2.      Mood stabilizers like lithium, valproate, lamotrigine helps if there are underlying affective disorders by controlling mood fluctuations.

3.      SSRIs/SNRIs may be useful if obsessive-compulsive or anxiety components are involved.

4.      Clozapine, an atypical antipsychotic, appears superior to others likely due to its broad receptor binding profile targeting symptoms from multiple angles.

5.      Dosages need to be individualized and higher than usual may be required in refractory cases. Monotherapy versus multidrug approaches need evaluation.

 

Behavioral Therapies

Some behavioralmethods shown to aid treatment include:

1.      Cognitive behavioral therapy to identify and modify irrational thoughts and behaviors related to coprophagia.

2.      Contingency management using positive reinforcement of alternative behaviors to discourage coprophagia.

3.      Habit reversal training involving awareness training and competing response techniques.

4.      Desensitization through systematic and gradual exposure to simulate coprophagic urges in controlled settings.

 

Environmental Modifications

Making following changes to patient's surroundings have helped reduction of coprophagia:

1.      Immediate cleanup and safe disposal of feces to remove triggers and rewards.

2.      Use of plastic wraps, barriers or diapers if incontinence is present.

3.      Close supervision during periods of risk through monitoring devices or caretakers.

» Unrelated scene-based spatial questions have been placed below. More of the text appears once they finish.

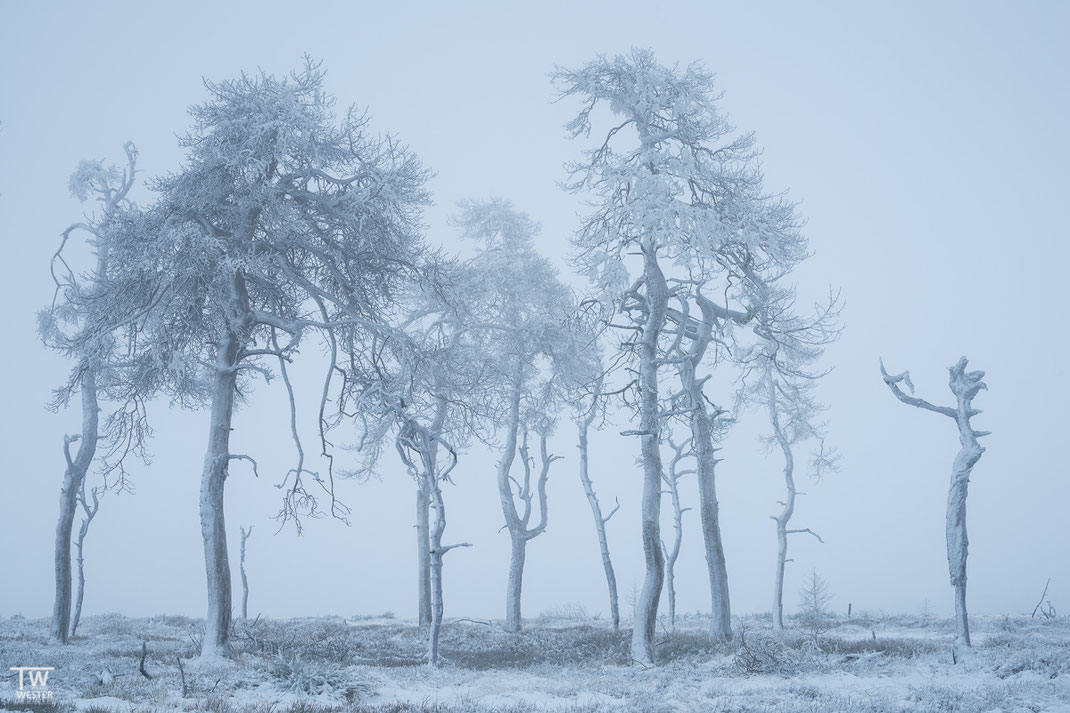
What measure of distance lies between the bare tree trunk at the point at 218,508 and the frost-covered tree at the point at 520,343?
27.1ft

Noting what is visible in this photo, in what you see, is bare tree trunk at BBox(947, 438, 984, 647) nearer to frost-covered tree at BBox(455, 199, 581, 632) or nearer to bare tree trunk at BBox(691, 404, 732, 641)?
bare tree trunk at BBox(691, 404, 732, 641)

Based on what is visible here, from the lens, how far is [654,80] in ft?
56.9

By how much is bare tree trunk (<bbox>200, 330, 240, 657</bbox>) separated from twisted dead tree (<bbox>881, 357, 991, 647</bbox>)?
1329cm

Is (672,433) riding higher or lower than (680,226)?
lower

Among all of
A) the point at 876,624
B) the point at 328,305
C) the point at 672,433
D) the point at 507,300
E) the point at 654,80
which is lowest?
the point at 876,624

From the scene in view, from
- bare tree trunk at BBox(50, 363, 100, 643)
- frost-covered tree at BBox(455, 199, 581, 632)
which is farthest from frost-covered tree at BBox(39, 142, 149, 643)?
frost-covered tree at BBox(455, 199, 581, 632)

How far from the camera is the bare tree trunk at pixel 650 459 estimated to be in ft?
51.0

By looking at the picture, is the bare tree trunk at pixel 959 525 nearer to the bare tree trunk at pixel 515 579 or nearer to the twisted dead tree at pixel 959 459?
the twisted dead tree at pixel 959 459

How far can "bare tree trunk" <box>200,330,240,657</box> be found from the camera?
15.2m

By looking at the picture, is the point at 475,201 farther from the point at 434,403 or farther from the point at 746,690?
the point at 746,690

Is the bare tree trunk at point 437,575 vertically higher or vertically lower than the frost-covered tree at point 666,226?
lower

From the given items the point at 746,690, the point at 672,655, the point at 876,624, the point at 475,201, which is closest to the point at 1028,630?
the point at 876,624

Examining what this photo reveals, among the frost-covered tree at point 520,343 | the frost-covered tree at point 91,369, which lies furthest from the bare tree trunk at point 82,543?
the frost-covered tree at point 520,343

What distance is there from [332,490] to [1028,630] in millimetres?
17176
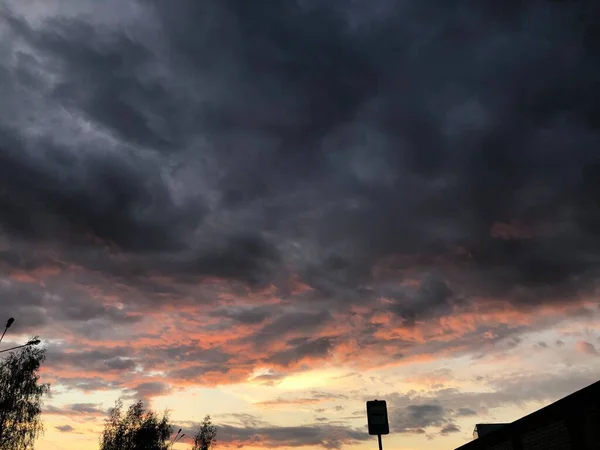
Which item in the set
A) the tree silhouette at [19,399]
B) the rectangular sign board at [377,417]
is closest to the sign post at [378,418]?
the rectangular sign board at [377,417]

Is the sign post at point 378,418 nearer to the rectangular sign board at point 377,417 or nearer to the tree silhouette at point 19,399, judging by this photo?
the rectangular sign board at point 377,417

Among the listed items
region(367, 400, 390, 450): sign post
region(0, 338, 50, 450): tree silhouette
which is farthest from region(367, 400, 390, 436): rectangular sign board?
region(0, 338, 50, 450): tree silhouette

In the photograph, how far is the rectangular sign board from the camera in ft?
51.0

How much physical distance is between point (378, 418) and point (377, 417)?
0.05 m

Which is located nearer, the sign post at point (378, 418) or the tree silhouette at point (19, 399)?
the sign post at point (378, 418)

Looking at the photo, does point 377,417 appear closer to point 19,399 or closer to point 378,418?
point 378,418

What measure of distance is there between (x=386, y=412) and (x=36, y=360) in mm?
54029

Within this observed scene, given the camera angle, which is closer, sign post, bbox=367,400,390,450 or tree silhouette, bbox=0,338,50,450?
sign post, bbox=367,400,390,450

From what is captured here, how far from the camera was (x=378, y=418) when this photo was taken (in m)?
15.8

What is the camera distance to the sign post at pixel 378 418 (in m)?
15.5

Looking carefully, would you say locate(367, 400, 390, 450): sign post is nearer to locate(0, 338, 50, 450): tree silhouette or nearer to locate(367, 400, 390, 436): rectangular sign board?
locate(367, 400, 390, 436): rectangular sign board

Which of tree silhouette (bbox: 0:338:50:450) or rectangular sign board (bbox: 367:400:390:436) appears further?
tree silhouette (bbox: 0:338:50:450)

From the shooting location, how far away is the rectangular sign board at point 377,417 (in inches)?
612

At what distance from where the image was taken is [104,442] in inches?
3339
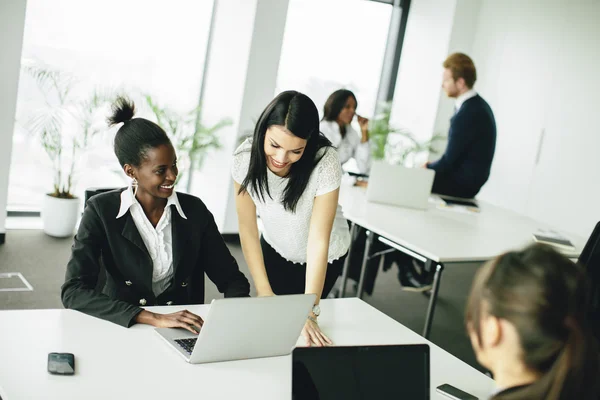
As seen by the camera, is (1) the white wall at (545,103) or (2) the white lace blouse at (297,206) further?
(1) the white wall at (545,103)

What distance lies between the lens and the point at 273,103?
2.41m

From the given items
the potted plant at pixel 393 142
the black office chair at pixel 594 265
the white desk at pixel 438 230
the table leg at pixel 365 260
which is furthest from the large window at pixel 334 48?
the black office chair at pixel 594 265

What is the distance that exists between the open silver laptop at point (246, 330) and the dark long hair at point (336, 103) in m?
3.24

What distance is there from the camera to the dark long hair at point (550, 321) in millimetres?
1128

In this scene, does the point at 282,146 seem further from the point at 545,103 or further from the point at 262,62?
the point at 545,103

4.      Altering diet or using deterrent sprays to make feces less appealing can assist other treatments.

 

FAQs

Q1. Is coprophagia common in dogs?

A1. While seen commonly in puppies, persistent coprophagia in adult dogs is rather rare and needs medical/psychiatric evaluation.

Q2. What causes coprophagia in dogs?

A2. Possible causes include medical issues affecting nutrition, behavioral factors like attention-seeking, psychiatric disorders in human patients.

Q3. How is coprophagia treated?

A3. Treatment involves identifying and treating any underlying cause, psychotherapy, medications, taste deterrents, environment modifications based on individual case.

Q4. When should I be concerned about my dog's coprophagia?

A4. If coprophagia persists beyond 6 months of age, interferes with daily activities or training, or if dog seems stressed, medical advice should be sought.

 

Conclusion

In summary, coprophagia is a complex disorder with varied etiologies. While typically self-limiting in puppies, persistent coprophagia in adults likely stems from medical, psychiatric or behavioral issues. Evaluation and management require a multidisciplinary approach focusing on associated conditions. Further research on pathophysiology, effective long-term treatment modalities and standardized guidelines will help optimize care of these challenging patients.

 

References

Azizi, H., et al. (2018). The Pathophysiology and Management of Coprophagia: A Report of Two Cases and Literature Review. Hindawi. https://www.hindawi.com/journals/crips/2018/5157879/

Horwitz, D. and Landsberg, G. (n.d.). Dog Behavior Problems - Coprophagia. VCA Animal Hospital. https://vcahospitals.com/know-your-pet/dog-behavior-problems-coprophagia

American Kennel Club. (n.d.). Why Does My Dog Eat Poop?. https://www.akc.org/expert-advice/health/why-dogs-eat-poop/

Four Paws. (n.d.). How to Prevent Coprophagia in Dogs. https://www.fourpaws.com/pets-101/potty-time-and-training/how-to-prevent-coprophagia-in-dogs

Gazit, R., et al. (2003). Coprophagia as an obsessive–compulsive spectrum disorder: a case report. The Israel Medical Association journal, 5(12), 953-954.

Kang, J. W., et al. (2019). A case of chronic coprophagia associated with schizoaffective disorder. Psychiatry investigation, 16(4), 328.

Peckham, R. K., & Bakker, H. D. (1980). Behavioral treatment of chronic coprophagia in a psychotic retardate. Behavior Therapy, 11(5), 670-675.

Young, R. L. (2018). Assessment and management of inappropriate elimination, rapid eating, and coprophagia in dogs with non–verbal developmental disabilities. Frontiers in veterinary science, 5, 58.

Watanabe H., et al (2016) Coprophagia successfully treated with risperidone augmentation: a case report. Psychiatry and clinical neurosciences. 70(10):429-430.

Vermeer, K. A., Grossman, C. J., & Gibbons, R. D. (2014). Coprophagia in a patient with schizophrenia improved with clozapine: a case report. The primary care companion for CNS disorders, 16(4).